══ Data excerpts ══

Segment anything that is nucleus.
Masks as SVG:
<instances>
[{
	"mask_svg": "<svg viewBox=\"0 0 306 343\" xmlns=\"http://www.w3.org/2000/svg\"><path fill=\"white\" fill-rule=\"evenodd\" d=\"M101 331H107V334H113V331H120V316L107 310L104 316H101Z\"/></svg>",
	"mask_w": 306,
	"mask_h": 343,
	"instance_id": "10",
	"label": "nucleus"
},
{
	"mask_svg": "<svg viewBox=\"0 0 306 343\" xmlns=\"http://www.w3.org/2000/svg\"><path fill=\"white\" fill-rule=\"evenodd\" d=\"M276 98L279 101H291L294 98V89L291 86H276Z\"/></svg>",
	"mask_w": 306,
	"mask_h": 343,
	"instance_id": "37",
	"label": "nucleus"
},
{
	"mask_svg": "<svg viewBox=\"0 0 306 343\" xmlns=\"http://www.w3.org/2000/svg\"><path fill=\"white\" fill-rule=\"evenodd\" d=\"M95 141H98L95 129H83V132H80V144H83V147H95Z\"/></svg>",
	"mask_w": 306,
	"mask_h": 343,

═══

What the task asks
Lay out the lines above as a JSON list of strings, one string per line, leaving out blank lines.

Written answer
[
  "Segment anything that is nucleus.",
  "Masks as SVG:",
  "<instances>",
  "[{",
  "\t\"mask_svg\": \"<svg viewBox=\\\"0 0 306 343\\\" xmlns=\\\"http://www.w3.org/2000/svg\\\"><path fill=\\\"white\\\" fill-rule=\\\"evenodd\\\" d=\\\"M101 331H107V334H113V331H120V316L107 310L104 316H101Z\\\"/></svg>\",",
  "\t\"mask_w\": 306,",
  "\t\"mask_h\": 343,",
  "\t\"instance_id\": \"10\",",
  "\t\"label\": \"nucleus\"",
  "},",
  "{",
  "\t\"mask_svg\": \"<svg viewBox=\\\"0 0 306 343\\\" xmlns=\\\"http://www.w3.org/2000/svg\\\"><path fill=\\\"white\\\" fill-rule=\\\"evenodd\\\" d=\\\"M276 98L279 101H291L294 98V89L291 86H276Z\\\"/></svg>\",",
  "\t\"mask_w\": 306,",
  "\t\"mask_h\": 343,",
  "\t\"instance_id\": \"37\",",
  "\t\"label\": \"nucleus\"",
  "},",
  "{",
  "\t\"mask_svg\": \"<svg viewBox=\\\"0 0 306 343\\\" xmlns=\\\"http://www.w3.org/2000/svg\\\"><path fill=\\\"white\\\" fill-rule=\\\"evenodd\\\" d=\\\"M95 141H98L95 129H83V132H80V144H83V147H95Z\\\"/></svg>\",",
  "\t\"mask_w\": 306,",
  "\t\"mask_h\": 343,"
]